Dynamics Seminar

Event Information Rigorous proof of existence and computation of a family of solutions in state-dependent delay equations
14:10 on Friday August 16, 2019
15:00 on Friday August 16, 2019
BA6180, Bahen Center, 40 St. George St.
Jiaqi Yang

Georgia Tech University

Given an analytic two-dimensional ordinary differential equation $ \frac{dx}{dt}(t) = X_0( x(t)), $ which admits a limit cycle, we consider the singular perturbation of adding a state-dependent delay: \begin{equation}\label{SDDE} \frac{dx}{dt} (t)= X(x(t), \varepsilon x(t-r(x(t)))), \qquad 0\leq \varepsilon \ll 1. \end{equation} We show that for small enough $\varepsilon$, there exist a limit cycle and a two-dimensional family of solutions to the perturbed state-dependent delay equation above, which resemble the solutions of the unperturbed ODE.

More precisely, we find a parameterization of the limit cycle and its stable manifold and we show that, there is a very similar parameterization that gives a 2-dimensional family of solutions of the delay equation.

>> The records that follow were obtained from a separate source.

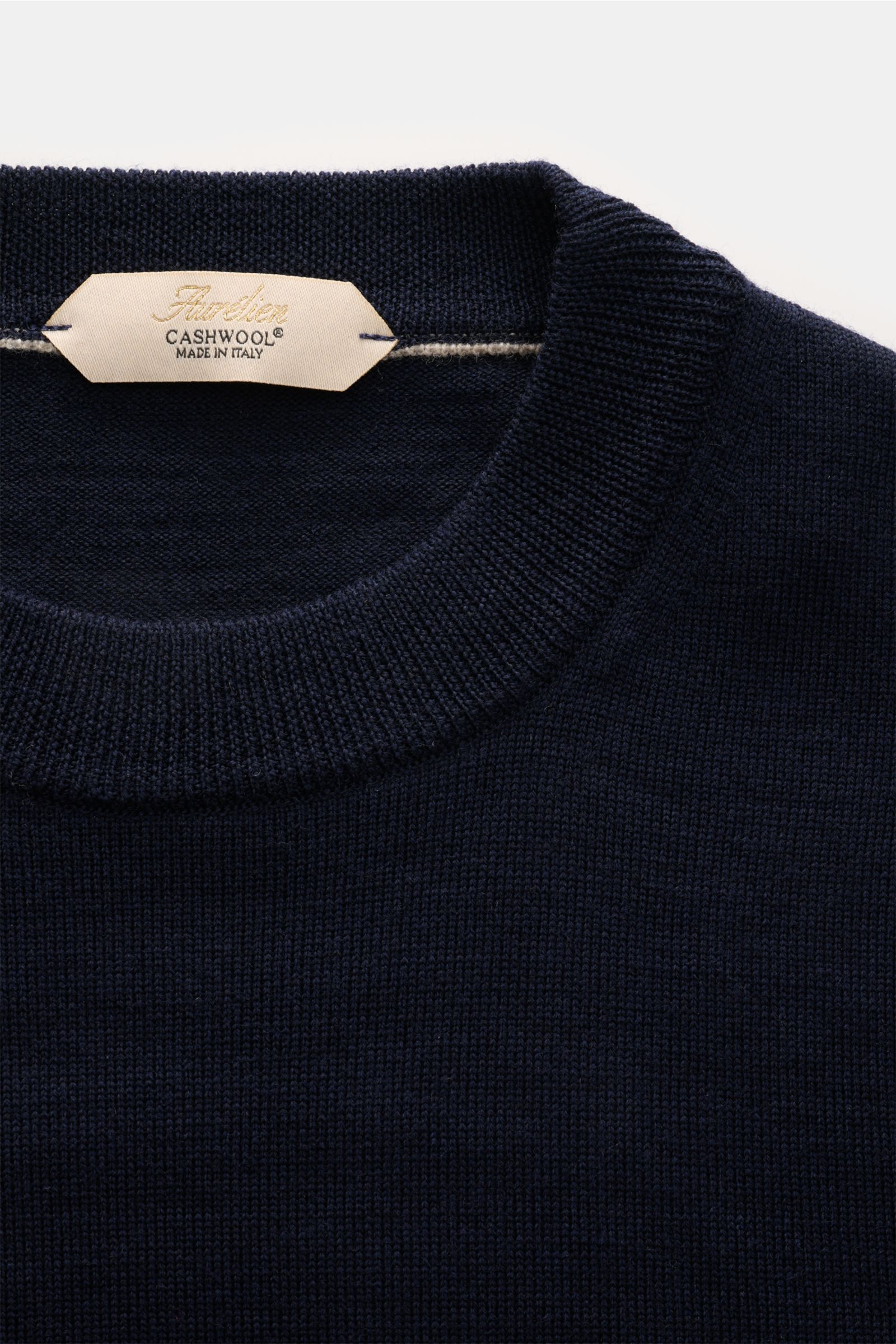 Close-up top view of Aurélien Short sleeve jumper 'Cashwool' navy showing crew neck, fine knit merino wool, soft feel, slim fit, ribbed bands, and metal label on hem.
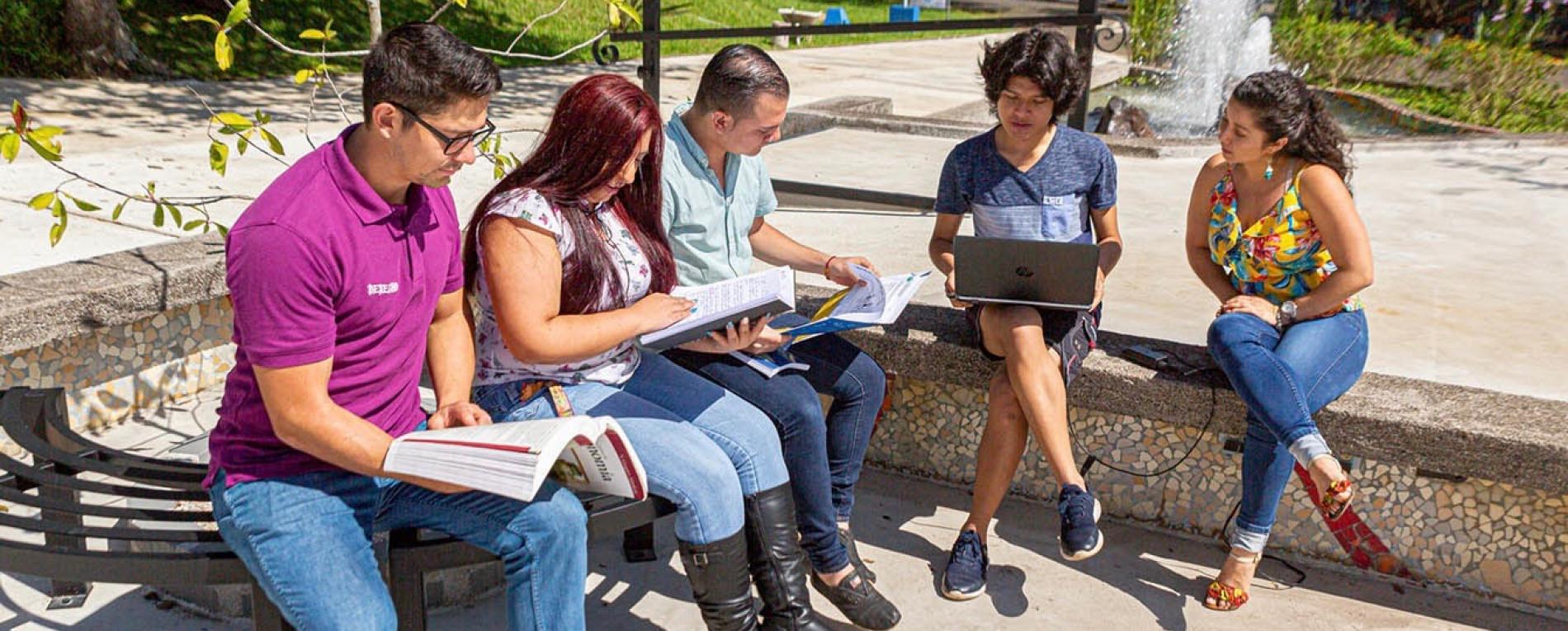 Sede ofrece acompañamiento a población estudiantil 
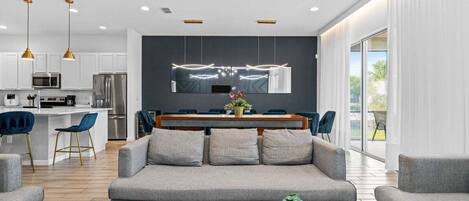 House, Multiple Beds, Pool Access, Pool View (BLV104-610-12-GP) | Living area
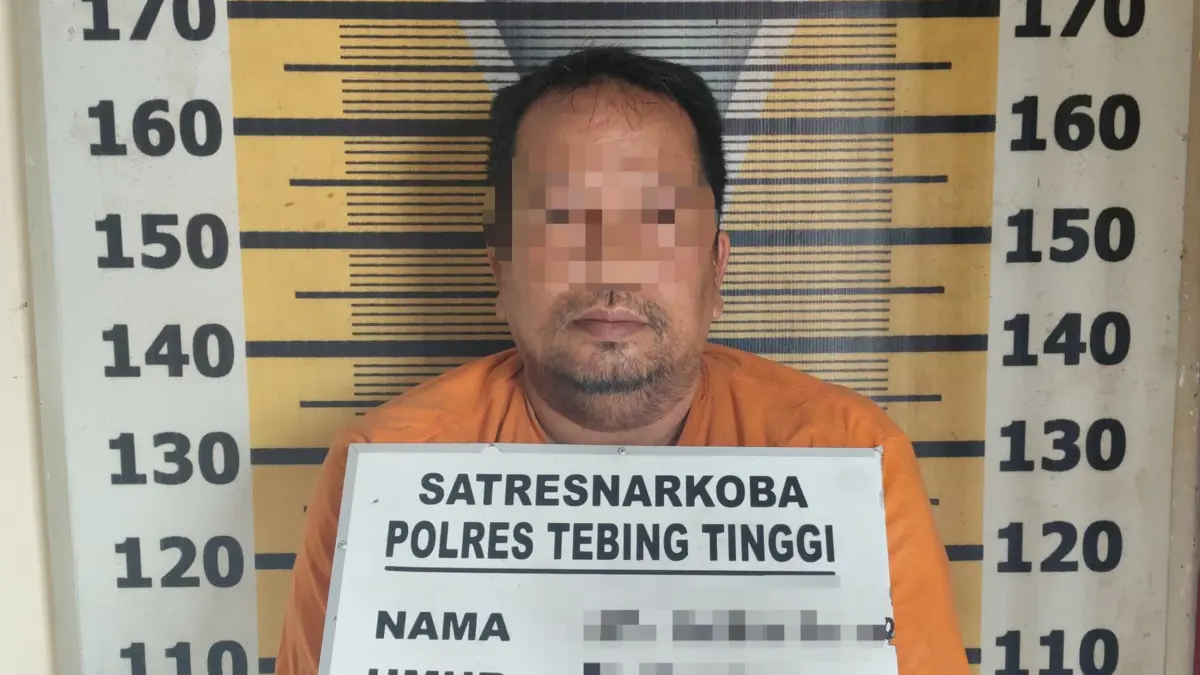 Petugas Polres Tebingtinggi mengamankan residivis kasus narkoba beserta barang bukti sabu dalam penggerebekan di Jalan Badak.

Our work consists of two parts. In the theoretical part, we analyze the parameterization, and find functional equations to be satisfied (invariance equations). We prove a theorem in ``a posteriori'' format, that is, if there are approximate solutions of the invariance equations, then there are true solutions of the invariance equations nearby (with appropriate choices of norms). In the numerical part, we implement an algorithm which follows from the constructive proof of above theorem.

This is a joint work with Joan Gimeno and Rafael de la Llave.